## PROBLEM TO SOLVE:
From the passage on CFG pile construction in Zhengzhou, list every author cited with "et al." and the reference number attached to each.

The underground of Zhengzhou area often contains loose and saturated sandy and silty soil [4]. When the construction of CFG piles is carried out in this area, the vibration load generated by the drilling tool will lead to liquefaction of saturated soil. The liquefaction of saturated sand directly leads to construction difficulties, pile quality defects [5, 6], and road cracks, which cause not only waste of resources, but also more serious environmental pollution problems [7, 8]. Engineering practice shows that the quality faults of piles and the cracking of surrounding soil during construction are closely related to the liquefaction of saturated soil [9, 10]. Sun et al. [11] and Zhao et al. [12] found that there is a large excess pore water pressure in saturated sandy and silty soil after the construction of CFG piles. Ji et al. [13] and Yu et al. [14] measured the excess pore water pressure on-site generated during the construction of CFG piles in clay. However, the parameters directly observed through field tests are limited, and it is difficult to observe the changes of soil state during the construction of CFG piles. Numerical simulation can make up for the deficiency of experiments, so it was carried out to research the above problems.

## DATA EXCERPT:

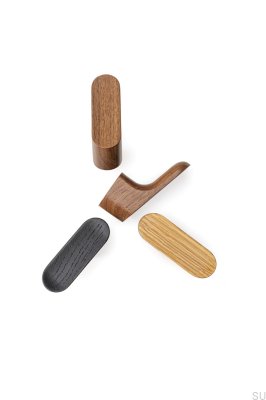 Luv Wood Wooden Wall Hanger Matt Black Lacquered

## EXERCISE RESPONSE:
Sun et al. [11]
Zhao et al. [12]
Ji et al. [13]
Yu et al. [14]